━━ Aangeleverde tekst ━━

Einde inhoudsopgave
Reglement van het Europees Parlement
Artikel 144 Debatten over gevallen van schending van de mensenrechten, de democratie en de rechtsstaat
Geldend
Geldend vanaf 02-07-2019
- Redactionele toelichting
De cursieve teksten zijn interpretaties (zie art. 236, lid 5). De datum van afkondiging is de datum van het Publicatieblad.
- Bronpublicatie:
22-11-2019, PbEU 2019, L 302 (uitgifte: 22-11-2019, kamerstukken/regelingnummer: -)
- Inwerkingtreding
02-07-2019
- Bronpublicatie inwerkingtreding:
22-11-2019, PbEU 2019, L 302 (uitgifte: 22-11-2019, kamerstukken/regelingnummer: -)
- Vakgebied(en)
EU-recht / Instituties
1.
Een commissie, een interparlementaire delegatie, een fractie of leden die ten minste de lage drempel bereiken, kunnen de Voorzitter schriftelijk verzoeken over een dringend geval van schending van de mensenrechten, de democratie en de rechtsstaat een debat te houden.

━━━

* _Opdrachten_:
1: Wat staat er in de redactionele toelichting bij het artikel over debatten over mensenrechtenschendingen over de cursieve teksten en over de datum van afkondiging?
2: Schrijf het artikel over debatten over mensenrechtenschendingen verder, te beginnen na lid 1.

━━ Fragmenten ━━

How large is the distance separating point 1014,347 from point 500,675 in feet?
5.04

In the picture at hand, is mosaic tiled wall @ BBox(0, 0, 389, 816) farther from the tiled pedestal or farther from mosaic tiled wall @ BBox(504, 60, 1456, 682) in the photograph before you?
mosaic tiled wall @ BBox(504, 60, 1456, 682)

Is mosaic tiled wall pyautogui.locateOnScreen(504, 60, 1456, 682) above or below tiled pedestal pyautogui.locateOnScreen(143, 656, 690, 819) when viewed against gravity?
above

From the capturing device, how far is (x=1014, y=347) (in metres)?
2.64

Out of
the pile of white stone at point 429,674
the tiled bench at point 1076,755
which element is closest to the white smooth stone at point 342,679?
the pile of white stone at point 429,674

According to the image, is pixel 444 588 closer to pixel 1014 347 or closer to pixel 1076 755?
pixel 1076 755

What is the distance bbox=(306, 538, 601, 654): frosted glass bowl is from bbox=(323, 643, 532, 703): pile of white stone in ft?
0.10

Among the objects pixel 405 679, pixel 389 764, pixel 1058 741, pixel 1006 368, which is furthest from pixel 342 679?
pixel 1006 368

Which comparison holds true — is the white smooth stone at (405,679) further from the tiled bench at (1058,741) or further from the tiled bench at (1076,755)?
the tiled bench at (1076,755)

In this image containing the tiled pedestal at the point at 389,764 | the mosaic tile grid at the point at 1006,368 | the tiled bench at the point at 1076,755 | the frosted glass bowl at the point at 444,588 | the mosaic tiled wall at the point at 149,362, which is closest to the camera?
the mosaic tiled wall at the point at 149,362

━━━
━━ Fragmenten ━━

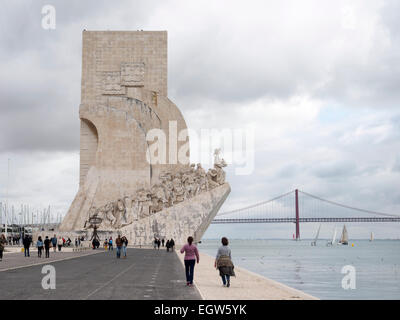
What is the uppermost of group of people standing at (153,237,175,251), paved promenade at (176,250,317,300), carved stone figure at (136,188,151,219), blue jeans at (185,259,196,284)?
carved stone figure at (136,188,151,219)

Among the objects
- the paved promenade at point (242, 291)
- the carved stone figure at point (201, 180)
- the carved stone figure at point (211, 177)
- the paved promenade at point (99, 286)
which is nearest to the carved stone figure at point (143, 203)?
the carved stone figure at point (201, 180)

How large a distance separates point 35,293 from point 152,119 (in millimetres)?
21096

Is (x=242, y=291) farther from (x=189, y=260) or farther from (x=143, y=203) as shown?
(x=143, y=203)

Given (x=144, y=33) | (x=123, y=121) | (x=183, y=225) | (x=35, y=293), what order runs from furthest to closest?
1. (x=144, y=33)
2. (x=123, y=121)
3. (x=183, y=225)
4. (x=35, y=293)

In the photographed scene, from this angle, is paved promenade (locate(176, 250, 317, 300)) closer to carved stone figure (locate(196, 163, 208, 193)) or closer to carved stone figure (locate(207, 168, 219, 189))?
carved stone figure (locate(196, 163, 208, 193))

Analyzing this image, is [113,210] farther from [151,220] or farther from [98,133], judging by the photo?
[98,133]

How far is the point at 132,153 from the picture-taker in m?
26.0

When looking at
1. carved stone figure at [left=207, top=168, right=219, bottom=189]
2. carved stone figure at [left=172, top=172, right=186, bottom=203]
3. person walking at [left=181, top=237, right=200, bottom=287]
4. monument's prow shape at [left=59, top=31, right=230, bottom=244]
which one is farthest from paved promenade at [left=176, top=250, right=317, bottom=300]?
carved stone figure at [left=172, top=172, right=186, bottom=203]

━━━
━━ Fragmenten ━━

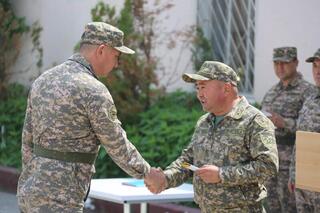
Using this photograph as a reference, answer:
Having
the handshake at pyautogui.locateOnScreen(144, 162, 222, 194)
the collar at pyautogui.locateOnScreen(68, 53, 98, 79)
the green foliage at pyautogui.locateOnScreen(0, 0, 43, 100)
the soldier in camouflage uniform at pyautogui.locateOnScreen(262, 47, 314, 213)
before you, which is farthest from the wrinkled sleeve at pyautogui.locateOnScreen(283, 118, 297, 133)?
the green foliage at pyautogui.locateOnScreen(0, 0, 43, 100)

━━━

* _Antwoorden_:
1: De cursieve teksten zijn interpretaties, met een verwijzing naar artikel 236, lid 5. Als datum van afkondiging geldt de datum van het Publicatieblad.

2:
2.
De Conferentie van voorzitters stelt, op basis van de in lid 1 bedoelde verzoeken en overeenkomstig de bepalingen in bijlage IV, een lijst van onderwerpen voor de definitieve ontwerpagenda op met het oog op het eerstvolgende debat over gevallen van schending van de mensenrechten, de democratie en de rechtsstaat. Er mogen in totaal niet meer dan drie onderwerpen of rubrieken op de agenda worden ingeschreven.
Overeenkomstig de bepalingen van artikel 158 kan het Parlement besluiten een voor het debat op genoemde lijst opgenomen onderwerp te schrappen en te vervangen door een niet opgenomen onderwerp. Ontwerpresoluties over de gekozen onderwerpen kunnen uiterlijk op de avond van de dag van aanneming van de agenda worden ingediend door een commissie, een fractie of leden die ten minste de lage drempel bereiken. De Voorzitter stelt de precieze termijn voor de indiening van dergelijke ontwerpresoluties vast.
3.
In het licht van een totale duur van ten hoogste zestig minuten per vergaderperiode voor deze debatten, wordt de totale spreektijd voor de fracties en de niet-fractiegebonden leden overeenkomstig artikel 171, leden 4 en 5, verdeeld.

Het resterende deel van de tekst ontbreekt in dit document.